Eastern Arrernte secure another piece of Simpson Desert

Photo; Christopher Watson
Eastern Arrernte traditional owners have won Aboriginal freehold title to a missing piece of the vast Simpson Desert land claim.

The grant concludes one of the largest and longest running land claims in the Central Land Council region 36 years after it was first lodged.

The title to the 110,000 hectare area, also known as NT Portion 4208, was granted to the Atnetye (pronounced at-NIT-cha) Aboriginal Land Trust in a handback ceremony at Keringke Arts in Santa Teresa community yesterday.
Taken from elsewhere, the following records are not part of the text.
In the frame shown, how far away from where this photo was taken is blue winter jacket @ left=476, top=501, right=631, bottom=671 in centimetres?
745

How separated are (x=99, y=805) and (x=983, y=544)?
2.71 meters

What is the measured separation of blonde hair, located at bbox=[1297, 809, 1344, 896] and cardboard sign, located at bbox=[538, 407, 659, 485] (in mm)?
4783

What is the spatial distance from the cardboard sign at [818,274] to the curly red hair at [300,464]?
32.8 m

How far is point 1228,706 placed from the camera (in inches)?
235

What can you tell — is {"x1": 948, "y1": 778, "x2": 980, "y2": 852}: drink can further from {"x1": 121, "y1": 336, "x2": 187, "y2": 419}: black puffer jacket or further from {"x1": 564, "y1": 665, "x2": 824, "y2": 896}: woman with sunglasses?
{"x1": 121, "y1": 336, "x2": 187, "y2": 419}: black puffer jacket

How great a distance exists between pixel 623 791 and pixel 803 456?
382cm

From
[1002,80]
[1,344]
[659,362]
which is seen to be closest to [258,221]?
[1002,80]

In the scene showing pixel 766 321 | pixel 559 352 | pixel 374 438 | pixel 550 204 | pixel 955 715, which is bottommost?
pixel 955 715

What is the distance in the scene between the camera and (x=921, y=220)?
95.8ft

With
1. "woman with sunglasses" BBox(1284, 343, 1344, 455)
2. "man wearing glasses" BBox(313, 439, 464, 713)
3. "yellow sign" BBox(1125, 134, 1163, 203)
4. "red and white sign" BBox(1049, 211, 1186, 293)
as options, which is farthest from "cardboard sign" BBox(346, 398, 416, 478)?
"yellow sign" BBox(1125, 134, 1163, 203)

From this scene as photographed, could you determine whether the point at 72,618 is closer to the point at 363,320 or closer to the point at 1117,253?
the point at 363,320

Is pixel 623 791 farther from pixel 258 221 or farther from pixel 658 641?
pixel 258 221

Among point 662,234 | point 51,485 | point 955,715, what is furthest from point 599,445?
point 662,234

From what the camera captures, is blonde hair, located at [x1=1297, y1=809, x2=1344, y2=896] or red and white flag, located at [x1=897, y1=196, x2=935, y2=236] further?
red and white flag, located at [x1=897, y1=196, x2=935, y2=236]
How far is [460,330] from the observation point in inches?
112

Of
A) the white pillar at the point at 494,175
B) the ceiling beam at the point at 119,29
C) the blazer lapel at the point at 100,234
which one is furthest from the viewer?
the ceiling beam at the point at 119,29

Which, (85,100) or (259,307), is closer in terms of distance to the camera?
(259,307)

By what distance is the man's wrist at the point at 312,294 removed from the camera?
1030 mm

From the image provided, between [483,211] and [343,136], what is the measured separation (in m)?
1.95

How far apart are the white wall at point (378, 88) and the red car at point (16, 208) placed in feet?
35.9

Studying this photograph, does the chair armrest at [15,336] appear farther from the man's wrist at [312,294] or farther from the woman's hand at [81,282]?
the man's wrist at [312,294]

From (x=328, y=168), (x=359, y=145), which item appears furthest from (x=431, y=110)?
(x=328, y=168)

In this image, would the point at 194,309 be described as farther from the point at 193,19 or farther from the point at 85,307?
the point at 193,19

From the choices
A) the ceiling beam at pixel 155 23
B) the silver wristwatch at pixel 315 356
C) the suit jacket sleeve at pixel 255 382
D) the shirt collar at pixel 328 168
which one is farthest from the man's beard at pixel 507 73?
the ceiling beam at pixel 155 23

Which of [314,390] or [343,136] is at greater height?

Many of the traditional owners of the area, from the Uleperte (oo-la-PUR-ta) and Uleralkwe (oo-la-RALK-wa) estate groups, live at Santa Teresa, Alice Springs and along the Plenty Highway.

Former Aboriginal Land Commissioner Howard Olney gave his report on the Simpson Desert Land Claim Stage IV in 2009.

Although NT Portion 4208 had not previously been recommended for grant he suggested that, given his findings of traditional ownership of the Uleperte estate and the subsequent location of an important sacred site, that the Federal Government consider granting that land to the traditional owners.

It was not included in the title to 18,000 square kilometres of the Simpson Desert returned by former Prime Minister Julia Gillard in 2011.

Following representations from the CLC, Indigenous Affairs Minister Nigel Scullion advised in May 2014 that NT Portion 4208 would be included in a schedule to the Aboriginal Land Rights Act and handed back to the traditional owners.

“There’s plenty of sacred sites there and we still have plenty of ceremony and pass the knowledge on,” the late former CLC chair Lindsay Bookie said during the 2011 Simpson Desert handback ceremony.

“Our culture has stayed really strong and we know all the places and all the stories and songs.”

Mr Bookie was one of the claimants who gave evidence about their cultural and spiritual links to country in hearings held in the Simpson Desert.

He said even though the Simpson Desert was remote, people were still strongly connected to their country.

“The traditional owners already look after that country but now it’s ours we can control visitors’ behaviour a bit better because they will have to have a permit,” Mr Bookie said.

We want them to keep our country clean and not chuck their rubbish around like some travellers have done.

“They’ve got to look after the country, we’ve all got to do it.”